Infection is a solitaire game by Victory Point Games in which you try to contain a deadly virus from infecting the world. You take the role of the Director of the Department of Plague Control (DPC) Field Office in NYC. You make the ultimate decisions on which parts of the virus to study, what equipment to purchase, and which lab scientists to hire.
Each turn, the player draws a Status Report card and performs its actions. Usually it means adding molecules for the virus (thus making it stronger) and positive, negative, or no lab effects. Also, gives a modifier to the containment check given at the end of the turn. Then, the player moves on to the action phase where they can purchase lab equipment, hire scientists, harvest proteins and destroy molecules in the virus. The player can do these in any order they wish, but there are restrictions on how much of these actions one can do on a turn. Next, the player moves on to the containment phase where they roll the die to see if the death track moves forward. Lastly, the player then refreshes the proteins and draws lab cards for purchase if needed. Play continues until the death track has reached the end, player destroys the virus, or there are no more proteins to draw.
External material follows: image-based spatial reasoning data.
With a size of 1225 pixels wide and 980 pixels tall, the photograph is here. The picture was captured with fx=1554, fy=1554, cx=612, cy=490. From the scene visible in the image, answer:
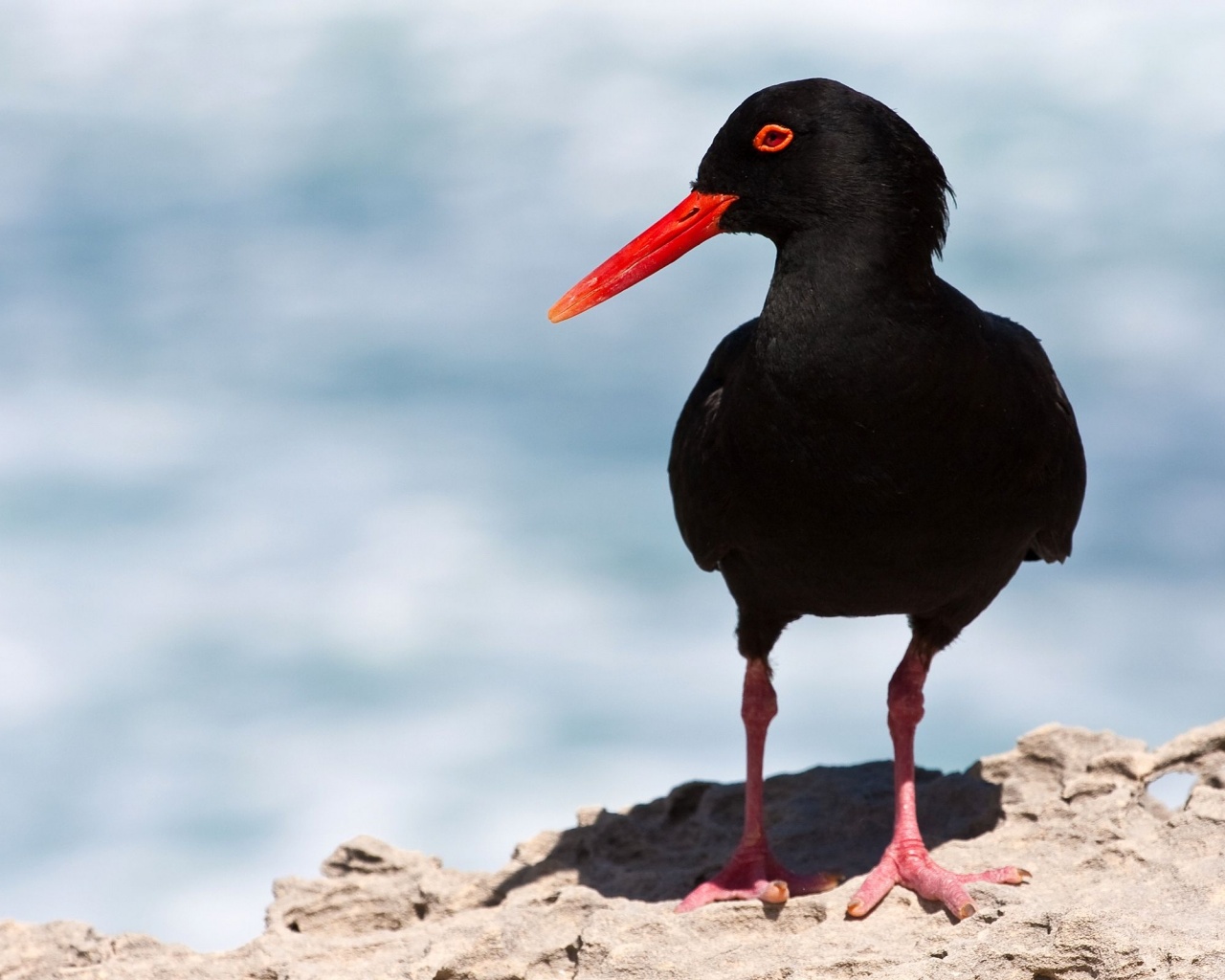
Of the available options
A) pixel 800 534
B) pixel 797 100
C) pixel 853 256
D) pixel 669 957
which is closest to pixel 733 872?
pixel 669 957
Infection reminds me very much of Compounded in the sense that in order to create antibodies, you place a different set of proteins on each molecule. You always draw four new proteins each turn, and you get to harvest 2 proteins (or more if you get special cards or effects). I always have enjoyed that aspect of Compounded and was excited to see a similar mechanic in play here. There are two modes: easy and hard, as the board is double sided. Easy mode shouldn’t be a problem after a few plays, but hard mode can prove very difficult. For me, hard mode is just right, giving you the feeling you might win, but usually end up losing in the end.
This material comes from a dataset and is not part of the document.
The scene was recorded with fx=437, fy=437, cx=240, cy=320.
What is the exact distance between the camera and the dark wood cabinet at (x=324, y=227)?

What I love about Infection is how one turn can feel very victorious, maybe you destroyed a molecule or two, and didn’t have to move up the death track. Then the next turn you might draw 3 molecules, and lose a lab equipment card, making you feel defeated. Each turn can be very different, and one must plan ahead to ensure maximum efficiency in exterminating the virus. I find the lab equipment cards are much more effective than the scientist cards, but you need at least one scientist card to maximize effects. The scientists tend to be more expensive and are discarded after they have used all their abilities. Lab equipment cards stay in play, unless a negative effect makes you discard it.
Infection has a quick set up time and can be played in less than 45 minutes. The molecules, proteins, special effect tokens are made of a thick wooden material which have soot on them upon purchase. The soot irritated my fingers, but thankfully once they got wiped off, there were no issues. The Status Report and Lab cards are just a step above cardstock, but get the job done. The puzzle board is cool, and makes it easy to put back in the box. Overall, the component quality is lower than some would expect, but it doesn’t detract from the gameplay.
Infection is a fantastic solitaire game that should be in every solo gamers collection. Having two difficulty modes, place different lab and status report cards that come out give it great replay value. I know I’ll be playing this game for many months to come.